Short- and long-term cardiotoxicity is a threat that looms large for cancer patients, with as many as 44 percent of adults and 30 percent of children experiencing some level of heart damage as a result of their treatment regimen.
For children, the stakes are even higher, as they are seven times more likely than adult patients to die from their cardiac impairment, even decades after the course of treatment.
Vanderbilt University Medical Center and Monroe Carell Jr. Children’s Hospital at Vanderbilt were early to the table in forming a cardio-oncology working group and clinic to focus on the issue, leading to clinical guidelines for monitoring and mitigating cardiac sequalae. In the early 2010s, they launched a cardio-oncology fellowship program, one of just a handful in the country.
With a cardiac screening timeline already in place for cancer patients at Vanderbilt, the team began asking whether families of patients should be more deeply engaged and examined other practices for best management of cardiomyopathy.
“Could we also provide a little more context, and explain to families why anthracyclines can cause cardiomyopathy, what might happen if they were to develop cardiomyopathy, and do more to offer heart healthy recommendations?” said Scott Borinstein, M.D., Ph.D., the Scott and Tracie Hamilton Chair in Cancer Survivorship and director of pediatric hematology/oncology.
Borinstein, who assumes the role of medical director for the pediatric heart transplant program in mid-2023, and David Bearl, M.D., medical director of the Pediatric Ventricular Assist Device Program, are the pediatric representatives for the cardio-oncology working group.
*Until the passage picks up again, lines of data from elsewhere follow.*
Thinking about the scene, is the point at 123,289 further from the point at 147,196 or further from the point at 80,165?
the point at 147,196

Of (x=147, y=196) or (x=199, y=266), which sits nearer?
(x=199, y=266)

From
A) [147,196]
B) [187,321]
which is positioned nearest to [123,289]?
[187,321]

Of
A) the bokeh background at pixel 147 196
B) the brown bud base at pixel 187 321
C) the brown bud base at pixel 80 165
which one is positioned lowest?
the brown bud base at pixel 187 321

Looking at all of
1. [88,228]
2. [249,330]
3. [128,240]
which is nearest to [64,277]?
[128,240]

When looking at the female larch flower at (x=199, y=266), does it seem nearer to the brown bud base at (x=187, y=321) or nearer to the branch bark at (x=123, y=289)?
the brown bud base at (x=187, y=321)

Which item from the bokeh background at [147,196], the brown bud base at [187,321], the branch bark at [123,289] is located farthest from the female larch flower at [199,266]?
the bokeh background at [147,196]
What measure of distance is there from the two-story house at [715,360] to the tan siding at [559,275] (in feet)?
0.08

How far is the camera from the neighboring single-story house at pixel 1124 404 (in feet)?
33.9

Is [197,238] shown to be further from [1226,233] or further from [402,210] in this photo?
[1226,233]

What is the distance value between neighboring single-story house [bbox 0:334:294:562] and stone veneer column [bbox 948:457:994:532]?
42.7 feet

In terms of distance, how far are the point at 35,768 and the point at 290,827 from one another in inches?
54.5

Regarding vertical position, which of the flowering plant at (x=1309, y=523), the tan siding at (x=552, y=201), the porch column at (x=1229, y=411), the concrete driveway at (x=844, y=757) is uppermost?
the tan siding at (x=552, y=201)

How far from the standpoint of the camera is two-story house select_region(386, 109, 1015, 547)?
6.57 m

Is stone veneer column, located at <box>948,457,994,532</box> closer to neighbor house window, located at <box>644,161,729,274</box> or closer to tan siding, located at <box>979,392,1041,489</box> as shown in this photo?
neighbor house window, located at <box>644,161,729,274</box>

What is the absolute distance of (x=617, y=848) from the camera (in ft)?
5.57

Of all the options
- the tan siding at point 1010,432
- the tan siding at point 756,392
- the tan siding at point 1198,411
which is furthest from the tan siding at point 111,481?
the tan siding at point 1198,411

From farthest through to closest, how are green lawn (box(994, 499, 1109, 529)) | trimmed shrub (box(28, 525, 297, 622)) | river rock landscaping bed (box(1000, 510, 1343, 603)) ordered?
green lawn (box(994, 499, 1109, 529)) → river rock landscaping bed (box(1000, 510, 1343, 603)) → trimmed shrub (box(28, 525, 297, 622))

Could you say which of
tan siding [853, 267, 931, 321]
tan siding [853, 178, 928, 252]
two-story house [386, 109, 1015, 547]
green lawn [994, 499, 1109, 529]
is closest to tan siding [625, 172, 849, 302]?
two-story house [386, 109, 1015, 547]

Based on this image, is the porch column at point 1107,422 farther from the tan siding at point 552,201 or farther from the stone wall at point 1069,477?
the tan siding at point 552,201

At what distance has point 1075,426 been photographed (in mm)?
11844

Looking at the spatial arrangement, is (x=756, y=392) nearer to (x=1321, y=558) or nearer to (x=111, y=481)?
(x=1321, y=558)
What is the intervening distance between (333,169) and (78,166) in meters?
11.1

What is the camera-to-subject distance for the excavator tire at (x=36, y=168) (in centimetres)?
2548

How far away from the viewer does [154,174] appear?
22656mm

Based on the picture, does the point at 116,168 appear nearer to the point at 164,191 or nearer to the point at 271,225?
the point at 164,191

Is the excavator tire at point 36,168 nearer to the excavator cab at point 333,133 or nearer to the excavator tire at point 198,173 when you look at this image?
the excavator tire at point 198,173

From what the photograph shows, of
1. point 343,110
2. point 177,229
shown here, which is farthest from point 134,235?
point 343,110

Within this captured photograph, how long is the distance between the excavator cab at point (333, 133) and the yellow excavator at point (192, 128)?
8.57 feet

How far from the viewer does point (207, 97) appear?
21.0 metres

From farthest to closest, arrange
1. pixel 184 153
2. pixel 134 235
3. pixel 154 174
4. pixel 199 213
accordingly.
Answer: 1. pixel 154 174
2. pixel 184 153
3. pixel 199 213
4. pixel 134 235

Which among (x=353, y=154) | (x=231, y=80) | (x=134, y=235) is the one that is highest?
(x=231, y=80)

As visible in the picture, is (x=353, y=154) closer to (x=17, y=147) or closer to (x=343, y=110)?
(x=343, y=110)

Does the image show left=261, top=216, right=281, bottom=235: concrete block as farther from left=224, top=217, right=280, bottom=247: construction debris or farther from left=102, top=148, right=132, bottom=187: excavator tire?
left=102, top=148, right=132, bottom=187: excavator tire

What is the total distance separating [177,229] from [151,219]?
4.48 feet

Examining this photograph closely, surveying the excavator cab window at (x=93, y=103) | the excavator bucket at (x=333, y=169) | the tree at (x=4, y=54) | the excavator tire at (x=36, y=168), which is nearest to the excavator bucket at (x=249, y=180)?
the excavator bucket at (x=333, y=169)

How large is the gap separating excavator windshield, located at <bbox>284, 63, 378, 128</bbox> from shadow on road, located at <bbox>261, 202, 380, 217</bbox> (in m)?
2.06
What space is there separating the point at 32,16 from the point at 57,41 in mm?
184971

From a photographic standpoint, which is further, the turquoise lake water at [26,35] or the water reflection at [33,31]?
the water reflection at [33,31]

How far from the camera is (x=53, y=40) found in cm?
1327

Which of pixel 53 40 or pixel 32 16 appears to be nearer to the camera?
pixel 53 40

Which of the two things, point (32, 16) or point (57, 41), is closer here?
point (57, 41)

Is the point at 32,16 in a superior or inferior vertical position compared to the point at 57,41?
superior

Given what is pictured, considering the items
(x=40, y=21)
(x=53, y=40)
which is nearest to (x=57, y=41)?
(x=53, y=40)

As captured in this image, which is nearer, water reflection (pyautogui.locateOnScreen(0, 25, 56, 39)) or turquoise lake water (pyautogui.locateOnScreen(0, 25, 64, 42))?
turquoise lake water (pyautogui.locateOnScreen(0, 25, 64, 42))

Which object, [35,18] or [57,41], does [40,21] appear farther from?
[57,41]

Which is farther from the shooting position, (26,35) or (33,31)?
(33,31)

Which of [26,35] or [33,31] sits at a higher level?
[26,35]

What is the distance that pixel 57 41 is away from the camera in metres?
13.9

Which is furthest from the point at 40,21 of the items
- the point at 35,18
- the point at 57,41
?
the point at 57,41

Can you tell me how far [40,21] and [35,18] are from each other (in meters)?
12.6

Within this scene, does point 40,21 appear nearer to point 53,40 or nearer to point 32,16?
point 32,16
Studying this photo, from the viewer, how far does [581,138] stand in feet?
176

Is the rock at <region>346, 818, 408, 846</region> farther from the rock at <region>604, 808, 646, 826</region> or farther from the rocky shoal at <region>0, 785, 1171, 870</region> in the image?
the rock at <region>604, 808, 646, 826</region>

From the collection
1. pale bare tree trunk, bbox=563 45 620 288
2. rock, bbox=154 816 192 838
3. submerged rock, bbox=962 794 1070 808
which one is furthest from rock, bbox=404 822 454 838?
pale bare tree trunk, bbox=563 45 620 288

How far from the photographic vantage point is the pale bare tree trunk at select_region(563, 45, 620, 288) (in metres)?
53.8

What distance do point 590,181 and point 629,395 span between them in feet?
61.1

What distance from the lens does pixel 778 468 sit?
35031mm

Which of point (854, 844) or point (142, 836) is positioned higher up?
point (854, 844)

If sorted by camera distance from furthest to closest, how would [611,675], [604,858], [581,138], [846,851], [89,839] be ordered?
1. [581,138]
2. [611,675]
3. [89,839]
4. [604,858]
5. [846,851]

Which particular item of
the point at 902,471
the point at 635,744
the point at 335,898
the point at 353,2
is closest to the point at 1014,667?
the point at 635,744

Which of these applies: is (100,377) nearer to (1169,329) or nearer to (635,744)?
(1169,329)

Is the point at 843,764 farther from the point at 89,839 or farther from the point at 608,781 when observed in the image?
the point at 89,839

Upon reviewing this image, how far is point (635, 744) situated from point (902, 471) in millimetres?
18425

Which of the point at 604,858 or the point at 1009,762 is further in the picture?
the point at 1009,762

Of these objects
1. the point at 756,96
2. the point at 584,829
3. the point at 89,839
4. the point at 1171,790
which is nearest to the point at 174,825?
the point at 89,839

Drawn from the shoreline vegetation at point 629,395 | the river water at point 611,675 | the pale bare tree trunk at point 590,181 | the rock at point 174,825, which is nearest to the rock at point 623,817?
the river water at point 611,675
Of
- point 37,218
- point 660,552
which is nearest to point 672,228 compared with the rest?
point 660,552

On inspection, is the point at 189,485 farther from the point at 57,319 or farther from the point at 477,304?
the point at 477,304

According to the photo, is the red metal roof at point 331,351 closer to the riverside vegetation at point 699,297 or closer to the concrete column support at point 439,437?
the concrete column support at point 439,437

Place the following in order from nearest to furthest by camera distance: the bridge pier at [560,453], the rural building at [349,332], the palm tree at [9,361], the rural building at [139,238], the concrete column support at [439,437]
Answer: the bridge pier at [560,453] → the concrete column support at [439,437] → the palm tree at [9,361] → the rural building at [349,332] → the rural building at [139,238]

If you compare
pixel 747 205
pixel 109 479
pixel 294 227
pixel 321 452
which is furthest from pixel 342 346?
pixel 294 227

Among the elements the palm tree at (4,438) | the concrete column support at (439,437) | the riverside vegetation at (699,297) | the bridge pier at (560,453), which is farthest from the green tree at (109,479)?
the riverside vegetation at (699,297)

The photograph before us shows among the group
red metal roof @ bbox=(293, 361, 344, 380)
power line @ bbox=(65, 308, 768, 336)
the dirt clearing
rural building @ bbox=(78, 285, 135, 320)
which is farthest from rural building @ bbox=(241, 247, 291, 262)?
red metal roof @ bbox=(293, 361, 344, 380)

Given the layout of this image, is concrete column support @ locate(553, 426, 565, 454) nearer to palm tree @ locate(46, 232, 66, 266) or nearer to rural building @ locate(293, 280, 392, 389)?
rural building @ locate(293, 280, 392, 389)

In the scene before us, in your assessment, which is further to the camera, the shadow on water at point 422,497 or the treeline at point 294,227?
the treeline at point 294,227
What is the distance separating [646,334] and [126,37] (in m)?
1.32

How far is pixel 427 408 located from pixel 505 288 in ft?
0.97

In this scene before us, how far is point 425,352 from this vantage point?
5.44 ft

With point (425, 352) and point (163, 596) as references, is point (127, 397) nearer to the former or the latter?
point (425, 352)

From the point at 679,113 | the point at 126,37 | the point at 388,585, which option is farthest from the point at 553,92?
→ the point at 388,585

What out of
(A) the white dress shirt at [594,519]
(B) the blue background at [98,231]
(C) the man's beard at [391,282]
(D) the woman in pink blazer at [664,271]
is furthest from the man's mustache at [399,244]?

Culprits in Cardiotoxicity
“Children receiving cancer treatment have a seven times higher risk than adults of cardiac death,” Bearl said. “They can develop cardiomyopathy or heart failure 20 to 30 years after receiving the cancer treatment.”
Certain drugs are known for higher potential cardiac side effects, which may include arrhythmias, hypertension, cardiomyopathy and heart failure. The team is probing how best to mitigate the long-term risks of arrhythmia, hypertension, cardiomyopathy and heart failure during cancer treatment.
“Anthracyclines are very effective chemotherapy agents,” Borinstein said. “We’ve used those for many different types of cancer, from high doses in bone and soft-tissue sarcomas to lower doses in leukemia, liver and kidney cancers. But anthracyclines, as well as some of the tyrosine kinase inhibitors and immune checkpoint inhibitors, also can have adverse effects on the heart.”
One of the most dangerous drugs for the heart is carfilzomib, known to be effective in treating multiple myeloma, with over half of patients treated having cardiovascular sequalae. For these patients, close monitoring of natriuretic peptides is important and may drive changes in treatment dosages, infusion rates and surrounding care.
Criteria have not been well established for predicting who will develop cardiomyopathy or heart failure. However, there may be clues based on post-treatment echocardiography. Bearl said patients who have had high doses of anthracyclines sometimes have smaller overall cardiac mass and thinner ventricular walls.
“Whether that’s going to result in in cardiomyopathy down the line or not, we don’t know yet,” he said. “But it is a significant observation we will continue to track through these routine follow-ups.”
Bearl cautions that lowering the chemotherapy dosage while adding chest radiation does not generally lower risk, with radiation therapy sometimes leading to an ischemic type of cardiomyopathy.
Particularly for patients on anthracyclines, referral to a cardio-oncology clinic and monitoring with an echocardiogram or cardiac MRI are standard during treatment. The Monroe Carell team looks primarily at ejection fraction and fractional shortening, but also more advanced techniques including tissue Doppler and strain. In some cases, an ECG may provide additional information.
“Occasionally, kids will have had early cardiotoxicity, which requires us to alter their treatment plans to avoid further heart damage,” Borinstein said.
Such scenarios call for a multidisciplinary discussion of the risks and benefits of continuing treatment.
Anthracycline-induced cardiotoxicity can be minimized by both limiting the lifetime cumulative dose of these chemotherapy agents and co-administering the cardio protectant medication, dexrazoxane.
“We hypothesize that rigorous dose management and dexrazoxane use will effectively minimize effects on the heart that may not materialize for decades after receiving chemotherapy,” Borinstein said. “It is a game-changer for our cancer survivors, who now often live over 50 years or longer after their cancer treatment.”
Safer Alternatives to Come
On the preventative front, Borinstein points to new immunotherapy drugs such as blinatumomab that are being used to treat leukemia.
“We are walking the tightrope between giving adequate treatment for cure – which has to be number one – and excessive cardiac risks.”
“This is exciting, because they may allow a decrease in the use of cardiotoxic drugs a child receives, thus decreasing long-term side effects,” he said.
“In the meantime, we are walking the tightrope between giving adequate treatment for cure – which has to be number one – and excessive cardiac risks.”